Coba bayangkan, seperti apa perasaan nabiyullah Musa (AS), sebelum beliau menjadi nabi dan Rasul, beliau tiba-tiba berstatus: buronan, wanted. Dengan tuduhan kejahatan yang tidak tanggung-tanggung: “telah membunuh seorang Koptik Mesir”, satu bangsa dengan Fir’aun, padahal beliau adalah seorang dari Bani Israil. Sedangkan, pada zaman itu, rezim koptik memperbudak Bani Israil.

Nabi Musa (AS) pun “melarikan diri” sejauh-jauhnya dari jangkauan kekuasaan rezim Fir’aun. Dan tentu, “melarikan diri” dengan membawa berbagai perasaan yang campur aduk menjadi satu, yang utamanya adalah rasa takut.

Di saat seperti itulah, syaikhu Madyan (sebagian ulama’ berpendapat bahwa dia adalah nabiyullah Syu’aib [AS]) berkata kepada nabi Musa (AS):

لَا تَخَفْ نَجَوْتَ مِنَ الْقَوْمِ الظَّالِمِينَ

"Janganlah kamu takut. Kamu telah selamat dari orang-orang yang zalim itu". (Q.S. Al-Qashash: 25)

Sungguh, thuma’ninah, ijabiyah dan tafa-ul langsung mengalir ke dalam diri nabiyullah Musa (AS).

Ketiga: Nabi Muhammad SAW dan Abu Bakar Ash-Shiddiq

Perjalanan dakwah dan perjuangan nabi Muhammad SAW dan para sahabatnya, sampailah kepada satu titik yang sangat rawan dan “mengerikan”: mayoritas anak suku Quraisy menghendaki dan bersepakat jahat hendak “mencincang” nabi Muhammad SAW.

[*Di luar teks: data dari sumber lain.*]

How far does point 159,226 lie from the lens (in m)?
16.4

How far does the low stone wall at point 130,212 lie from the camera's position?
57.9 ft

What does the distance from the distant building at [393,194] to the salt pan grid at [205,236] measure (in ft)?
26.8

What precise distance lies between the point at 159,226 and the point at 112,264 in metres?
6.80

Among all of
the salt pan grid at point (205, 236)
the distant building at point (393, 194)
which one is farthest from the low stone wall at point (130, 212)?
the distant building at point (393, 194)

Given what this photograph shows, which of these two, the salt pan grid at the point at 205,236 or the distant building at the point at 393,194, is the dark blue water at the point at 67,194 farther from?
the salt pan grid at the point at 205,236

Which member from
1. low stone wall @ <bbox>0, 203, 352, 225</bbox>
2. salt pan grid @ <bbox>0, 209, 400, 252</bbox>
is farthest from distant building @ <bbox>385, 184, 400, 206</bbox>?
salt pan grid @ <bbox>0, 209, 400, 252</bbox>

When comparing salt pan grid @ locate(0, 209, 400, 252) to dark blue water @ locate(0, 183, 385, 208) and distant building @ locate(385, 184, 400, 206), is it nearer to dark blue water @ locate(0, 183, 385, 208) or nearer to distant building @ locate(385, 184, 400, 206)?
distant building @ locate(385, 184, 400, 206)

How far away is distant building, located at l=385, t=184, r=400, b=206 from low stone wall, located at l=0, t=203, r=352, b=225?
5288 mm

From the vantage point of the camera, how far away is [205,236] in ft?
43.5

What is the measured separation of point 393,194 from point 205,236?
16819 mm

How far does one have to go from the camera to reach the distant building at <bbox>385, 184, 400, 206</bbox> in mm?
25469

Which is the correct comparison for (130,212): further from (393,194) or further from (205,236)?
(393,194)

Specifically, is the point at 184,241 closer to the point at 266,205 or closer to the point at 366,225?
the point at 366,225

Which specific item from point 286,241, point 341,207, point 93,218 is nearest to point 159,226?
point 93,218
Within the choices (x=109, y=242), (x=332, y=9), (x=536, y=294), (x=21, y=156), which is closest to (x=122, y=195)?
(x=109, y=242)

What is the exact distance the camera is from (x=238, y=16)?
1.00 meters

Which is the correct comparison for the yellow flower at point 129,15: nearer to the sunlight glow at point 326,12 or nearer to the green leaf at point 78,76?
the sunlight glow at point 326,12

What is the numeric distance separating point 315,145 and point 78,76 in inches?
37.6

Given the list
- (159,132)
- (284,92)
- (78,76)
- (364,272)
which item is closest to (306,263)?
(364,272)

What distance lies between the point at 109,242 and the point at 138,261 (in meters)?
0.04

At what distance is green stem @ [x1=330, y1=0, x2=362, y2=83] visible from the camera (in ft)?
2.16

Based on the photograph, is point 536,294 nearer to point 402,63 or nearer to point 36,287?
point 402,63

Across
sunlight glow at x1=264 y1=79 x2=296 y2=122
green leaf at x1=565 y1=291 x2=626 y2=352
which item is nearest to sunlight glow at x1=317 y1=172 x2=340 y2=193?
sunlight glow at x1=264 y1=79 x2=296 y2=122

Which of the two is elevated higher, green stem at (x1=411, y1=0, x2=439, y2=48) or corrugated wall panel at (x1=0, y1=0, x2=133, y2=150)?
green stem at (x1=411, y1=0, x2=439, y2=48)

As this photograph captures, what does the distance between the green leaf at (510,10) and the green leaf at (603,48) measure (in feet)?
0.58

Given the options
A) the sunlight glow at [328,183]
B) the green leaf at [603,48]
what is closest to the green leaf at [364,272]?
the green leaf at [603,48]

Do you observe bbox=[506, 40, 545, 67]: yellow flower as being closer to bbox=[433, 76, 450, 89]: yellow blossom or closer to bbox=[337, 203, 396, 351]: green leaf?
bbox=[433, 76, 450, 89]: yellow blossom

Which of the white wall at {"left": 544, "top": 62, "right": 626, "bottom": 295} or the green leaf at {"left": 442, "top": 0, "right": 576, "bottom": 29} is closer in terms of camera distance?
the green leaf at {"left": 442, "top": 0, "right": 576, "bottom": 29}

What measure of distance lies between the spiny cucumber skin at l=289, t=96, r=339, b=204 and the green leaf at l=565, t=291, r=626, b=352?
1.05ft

Dalam keadaan seperti itu, nabi Muhammad SAW mengajak sahabat terpercayanya: Abu Bakar Ash-Shiddiq (RA) untuk berhijrah ke Madinah.

Agar aman, keduanya “bersembunyi” di goa Tsur.

Berbagai daya dan upaya, strategi dan tehnik telah dilakukan untuk merahasiakan tempat persembunyian itu. Namun, ternyata, orang-orang yang bernafsu “mencincang” beliau, sampai juga ke mulut goa tempat persembunyian tersebut.

Dapat dibayangkan, betapa cemas, ngeri dan khawatirnya Abu Bakar Ash-Shiddiq (RA) membayangkan apa yang akan terjadi terhadap diri Rasulullah SAW yang sangat diimani dan dicintainya itu.

Dalam keadaan seperti itu, ternyata sang rasul berkata kepadanya:

لَا تَحْزَنْ إِنَّ اللَّهَ مَعَنَا

"Janganlah kamu berduka cita, sesungguhnya Allah beserta kita". (Q.S. At-Taubah:40).

Sungguh, siraman sakinah, thuma’ninah, ijabiyah dan tafa-ul yang sangat luar biasa telah mengalir kepada diri Abu Bakar Ash-Shiddiq (RA) dari lisan Rasulullah SAW.

Inilah tiga pelajaran luar biasa dari tiga kisah ini, pelajaran bagi para pemimpin, khususnya pemimpin agama, pemimpin dakwah dan pemimpin harakah: selalu mengalirkan thuma’ninah, ijabiyah dan tafa-ul, dan menyebarluaskannya kepada para anggota, para kader, para aktifis dan umat.

Bukan sebaliknya, menebar ketakutan kepada anggota, kader dan aktifis, yang membuat mereka ngeri, takut dan akhirnya menciut dan mengecil. Mencari aman, meskipun tidak berprestasi, tidak berbuat dan tidak produktif. Berprinsip: lebih baik tidak berbuat namun aman, daripada berbuat namun salah, lalu dihukum.

Falaa haula, walaa quwwata illa billahil ‘aliyyil azhim.